Here’s the chain. They speak – we hear. Now when we hear we have a decision. We either accept or reject and if we accept it changes our behaviour and if it changes our behaviour it has consequences. That’s the important bit. When we hear do we accept or reject? Do we rely on them or not? Do we trust them or not? Do we put our faith in them to the extent that we let them change what we do or not?
It’s not that we’re around bad people. It’s not even that we hear them that’s the problem. It’s when we’re tempted by them. When we allow them to change what we do, it’s a question of influence.
Just in my own time in God’s word recently, I’ve been reading through the Book of Ezra, chapter 4, verse 4. There’s a situation where Israel’s people are back from a Babylonian captivity and they’re rebuilding the temple. It says this:
Then the people of the land discouraged Gods people and made them afraid to build.
You see, bad company can discourage us. It can lead us to complaining. It can be disruptive. It can make us suspicious. It can make us envious. It can make us dishonest. It can make us violent. Bad company is an entry point of bad influence from other people. And I have enough issues in my own life to deal with without taking on anyone else’s.
Now at the end of the day all of us want to live a good life. Sure we want to be comfortable. We want to be happy. But part of that is knowing that we’re living a good life. And that there’s goodness that we’re reaping the fruit from and God comes to us here, this stuff from Solomon is from the Bible and we go, ‘Oh, it was written 3,000 years ago. Oh, it’s from the Bible. Oh, it’s not for me.’

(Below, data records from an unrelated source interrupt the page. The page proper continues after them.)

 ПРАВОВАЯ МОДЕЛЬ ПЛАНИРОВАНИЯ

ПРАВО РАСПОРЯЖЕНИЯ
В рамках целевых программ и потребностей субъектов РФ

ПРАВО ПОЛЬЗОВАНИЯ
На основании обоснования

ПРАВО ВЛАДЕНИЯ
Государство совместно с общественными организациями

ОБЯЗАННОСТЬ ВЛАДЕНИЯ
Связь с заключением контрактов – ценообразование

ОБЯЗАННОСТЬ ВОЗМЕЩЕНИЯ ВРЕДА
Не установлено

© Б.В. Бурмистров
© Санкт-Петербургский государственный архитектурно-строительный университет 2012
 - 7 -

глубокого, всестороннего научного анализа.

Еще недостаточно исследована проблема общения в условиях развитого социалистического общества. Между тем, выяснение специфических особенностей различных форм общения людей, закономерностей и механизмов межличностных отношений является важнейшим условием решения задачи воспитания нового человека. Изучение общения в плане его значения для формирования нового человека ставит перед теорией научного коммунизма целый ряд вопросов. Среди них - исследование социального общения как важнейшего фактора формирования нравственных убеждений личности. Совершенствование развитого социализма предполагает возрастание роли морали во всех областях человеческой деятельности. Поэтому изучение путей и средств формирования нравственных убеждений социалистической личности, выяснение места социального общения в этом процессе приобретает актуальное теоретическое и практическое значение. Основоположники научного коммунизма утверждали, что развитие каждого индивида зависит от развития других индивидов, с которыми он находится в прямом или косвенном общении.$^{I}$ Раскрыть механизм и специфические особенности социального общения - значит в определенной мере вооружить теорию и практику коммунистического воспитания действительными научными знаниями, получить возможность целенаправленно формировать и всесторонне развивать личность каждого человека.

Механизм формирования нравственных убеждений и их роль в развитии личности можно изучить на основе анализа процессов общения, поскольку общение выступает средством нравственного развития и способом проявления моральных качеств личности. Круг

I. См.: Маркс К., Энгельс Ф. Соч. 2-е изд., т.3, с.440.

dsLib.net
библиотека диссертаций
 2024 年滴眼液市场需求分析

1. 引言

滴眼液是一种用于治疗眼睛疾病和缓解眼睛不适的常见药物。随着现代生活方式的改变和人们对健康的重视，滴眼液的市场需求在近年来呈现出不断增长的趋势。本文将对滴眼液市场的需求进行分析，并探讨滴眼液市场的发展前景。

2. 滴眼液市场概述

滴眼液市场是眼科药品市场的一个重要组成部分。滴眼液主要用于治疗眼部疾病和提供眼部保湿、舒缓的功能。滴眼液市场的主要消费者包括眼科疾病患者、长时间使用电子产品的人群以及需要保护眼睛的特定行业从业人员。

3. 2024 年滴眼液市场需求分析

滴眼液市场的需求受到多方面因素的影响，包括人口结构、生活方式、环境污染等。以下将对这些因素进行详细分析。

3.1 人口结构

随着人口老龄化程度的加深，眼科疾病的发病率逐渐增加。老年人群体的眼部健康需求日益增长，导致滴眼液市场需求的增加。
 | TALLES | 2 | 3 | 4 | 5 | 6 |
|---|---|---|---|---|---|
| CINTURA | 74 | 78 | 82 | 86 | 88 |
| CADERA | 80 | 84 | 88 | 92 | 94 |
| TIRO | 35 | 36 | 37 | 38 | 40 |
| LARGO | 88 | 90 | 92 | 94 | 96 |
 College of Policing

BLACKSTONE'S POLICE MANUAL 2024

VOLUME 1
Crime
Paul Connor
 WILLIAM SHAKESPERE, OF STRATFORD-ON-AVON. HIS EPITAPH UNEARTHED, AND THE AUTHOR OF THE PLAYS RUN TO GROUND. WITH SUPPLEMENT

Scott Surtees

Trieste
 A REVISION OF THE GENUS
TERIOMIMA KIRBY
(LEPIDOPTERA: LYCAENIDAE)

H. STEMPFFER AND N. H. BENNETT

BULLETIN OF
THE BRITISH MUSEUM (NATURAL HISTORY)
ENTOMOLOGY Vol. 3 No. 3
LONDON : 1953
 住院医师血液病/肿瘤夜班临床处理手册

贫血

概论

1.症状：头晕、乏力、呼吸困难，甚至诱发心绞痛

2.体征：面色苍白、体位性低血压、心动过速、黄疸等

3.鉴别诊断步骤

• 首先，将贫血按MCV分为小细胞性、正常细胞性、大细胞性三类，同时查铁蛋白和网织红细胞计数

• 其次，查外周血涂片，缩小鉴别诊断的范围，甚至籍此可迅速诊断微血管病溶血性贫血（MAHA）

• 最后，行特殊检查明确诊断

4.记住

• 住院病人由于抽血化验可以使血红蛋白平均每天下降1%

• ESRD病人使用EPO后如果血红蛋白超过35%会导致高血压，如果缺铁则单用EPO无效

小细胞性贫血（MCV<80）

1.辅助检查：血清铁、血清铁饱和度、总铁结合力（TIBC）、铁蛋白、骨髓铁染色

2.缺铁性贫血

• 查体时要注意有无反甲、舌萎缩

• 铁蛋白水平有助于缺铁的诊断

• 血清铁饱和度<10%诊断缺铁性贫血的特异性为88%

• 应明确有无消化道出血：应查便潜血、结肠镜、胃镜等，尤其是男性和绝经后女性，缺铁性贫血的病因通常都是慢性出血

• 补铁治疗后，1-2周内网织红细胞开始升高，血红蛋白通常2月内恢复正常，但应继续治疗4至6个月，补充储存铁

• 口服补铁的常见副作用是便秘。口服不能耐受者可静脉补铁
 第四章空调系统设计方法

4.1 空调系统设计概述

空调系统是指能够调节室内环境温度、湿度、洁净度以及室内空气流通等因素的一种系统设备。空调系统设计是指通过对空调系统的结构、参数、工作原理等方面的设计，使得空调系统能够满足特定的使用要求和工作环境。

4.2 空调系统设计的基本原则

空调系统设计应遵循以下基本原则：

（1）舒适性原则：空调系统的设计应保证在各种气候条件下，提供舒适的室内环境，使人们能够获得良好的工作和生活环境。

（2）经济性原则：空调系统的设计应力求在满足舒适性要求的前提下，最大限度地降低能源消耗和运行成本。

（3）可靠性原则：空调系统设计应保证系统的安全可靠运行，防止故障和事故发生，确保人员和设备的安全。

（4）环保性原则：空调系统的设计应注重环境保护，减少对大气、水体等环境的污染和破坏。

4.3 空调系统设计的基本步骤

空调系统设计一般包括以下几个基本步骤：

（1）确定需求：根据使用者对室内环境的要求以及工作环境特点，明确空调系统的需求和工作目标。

Come on, this is good advice, isn’t it? God is giving us fatherly advice born out of His love and His wisdom. Who do you hang round with? Come on, who are the people whom you allow to influence you? And are any of those ruining your life? Because if they are it’s like drinking in poison from them. It’s time to do something about it.
Bad company drags us down. Bad company has consequences. And when we sit here and go, ‘Well, that was a nice story from Solomon Berni’, we can ignore it and there will be consequences. Or we can take it on board and we can say, ‘wow, that is great advice. I never really thought of it that way’.
You know something, there are some changes I need to make about the people I hang out with. The choice is ours and the consequences, they’re ours too.